[Records of scene-based questions]
● ● ● ● ●
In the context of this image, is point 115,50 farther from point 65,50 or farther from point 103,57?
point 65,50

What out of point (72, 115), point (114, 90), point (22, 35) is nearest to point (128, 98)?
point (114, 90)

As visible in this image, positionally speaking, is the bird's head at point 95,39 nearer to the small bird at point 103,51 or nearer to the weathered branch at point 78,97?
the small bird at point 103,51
● ● ● ● ●
Return every one of the records above word for word, without altering any line.

In the context of this image, is point 115,50 farther from point 65,50 or farther from point 103,57?
point 65,50

What out of point (72, 115), point (114, 90), point (22, 35) is nearest to point (128, 98)?
point (114, 90)

As visible in this image, positionally speaking, is the bird's head at point 95,39 nearer to the small bird at point 103,51 or nearer to the weathered branch at point 78,97?
the small bird at point 103,51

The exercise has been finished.